"If you were going to use it, you would have," he said. "Put it down."
"Here's how it is," she said. "I found your photograph albums. I'm pretty sure there are other things-I'm guessing the still pictures were image grabs taken from video-but it doesn't matter. I'm also pretty sure a few of those women are dead. And I think one of them-the first one in the second album-is Susan Shelby."
"So here we are," Martel said. "What do you think the trade ought to be"
"I'll teach you something about yourself. Then you'll clear Shelby."
Jane had already begun to walk. She sidestepped slowly, steadily, around the back of the big chair. She stepped close to the heavy wooden furniture along the wall, her gun on him, aimed always at the center of his chest.
Martel could not allow her to use his sideboard and the heavy cabinets to shield herself from his fire. He moved away from her along the wall, circling. He detested the weakness of appearing to retreat from her. He had to find a way to reassert his dominance, to expose the fear she must be feeling, and deflate her empty bravado.
He was near the wing chair now. He noticed the glass of tequila she had poured herself on his coffee table beside the bottle. Keeping his eyes on hers, he bent his knees, took up the glass, sniffed it, smelled the tequila, and took a drink. He winced. It tasted much rougher than he'd expected-almost corrosive. He smacked his lips. "A little strong for you"
Jane shrugged. "It's almost pure."
He lifted the bottle and poured a little more over the ice, then took another drink. A few seconds passed, and then his eyes widened, and he gripped his belly. His face assumed a grimace and for the first time he seemed to forget to keep his eyes on Jane. He bent over, facing the floor. Both hands were on his knees. "I get it," he said. "What am I supposed to do How do I stop this"
"You're not supposed to do anything," she said. "You don't stop it."

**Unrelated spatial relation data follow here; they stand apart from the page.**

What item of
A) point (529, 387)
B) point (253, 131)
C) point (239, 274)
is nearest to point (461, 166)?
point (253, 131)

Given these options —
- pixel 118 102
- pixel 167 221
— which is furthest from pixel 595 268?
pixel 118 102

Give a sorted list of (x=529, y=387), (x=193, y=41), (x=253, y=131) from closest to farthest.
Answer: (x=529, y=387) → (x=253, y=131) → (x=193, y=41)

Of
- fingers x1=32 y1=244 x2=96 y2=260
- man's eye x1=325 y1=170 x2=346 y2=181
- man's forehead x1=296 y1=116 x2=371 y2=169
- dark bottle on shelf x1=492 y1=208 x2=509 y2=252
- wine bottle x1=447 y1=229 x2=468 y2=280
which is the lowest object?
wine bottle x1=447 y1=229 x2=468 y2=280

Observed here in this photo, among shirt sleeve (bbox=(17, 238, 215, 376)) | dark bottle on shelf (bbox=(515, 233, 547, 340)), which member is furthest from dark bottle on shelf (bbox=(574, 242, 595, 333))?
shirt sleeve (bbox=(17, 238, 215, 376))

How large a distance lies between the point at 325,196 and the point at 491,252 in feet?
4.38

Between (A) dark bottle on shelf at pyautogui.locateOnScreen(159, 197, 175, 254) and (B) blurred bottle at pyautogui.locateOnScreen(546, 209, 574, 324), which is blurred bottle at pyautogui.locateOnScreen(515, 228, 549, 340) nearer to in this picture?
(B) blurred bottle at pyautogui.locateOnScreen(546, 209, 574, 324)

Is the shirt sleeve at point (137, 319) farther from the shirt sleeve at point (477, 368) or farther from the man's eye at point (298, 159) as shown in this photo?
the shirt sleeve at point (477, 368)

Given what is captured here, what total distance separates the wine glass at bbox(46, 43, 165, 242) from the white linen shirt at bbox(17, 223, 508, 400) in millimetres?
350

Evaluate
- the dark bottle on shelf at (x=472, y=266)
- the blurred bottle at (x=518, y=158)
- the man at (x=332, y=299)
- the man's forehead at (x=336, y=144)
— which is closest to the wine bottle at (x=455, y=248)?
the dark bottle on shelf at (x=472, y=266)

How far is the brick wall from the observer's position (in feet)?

His head jerked upward, and then he raised his gun. He pulled the trigger, but there was only a click. He held on to the empty gun. "Give me the antidote!" He seemed to become more determined. When he bent over in pain, he dropped the gun, jammed his trigger finger down his throat, and began to retch, but nothing came out.
Jane stood where she was. "Throw up, cut your head off-whatever you like. What I came to teach you wasn't that you were scared. It was that you were stupid."
He kept trying a few more times, but he couldn't get his vomit reflex to work now because the neurotoxin was taking over. He lost his balance and fell to the floor. He rocked back and forth, holding his belly for a few minutes, and went into convulsions. Then he lay still.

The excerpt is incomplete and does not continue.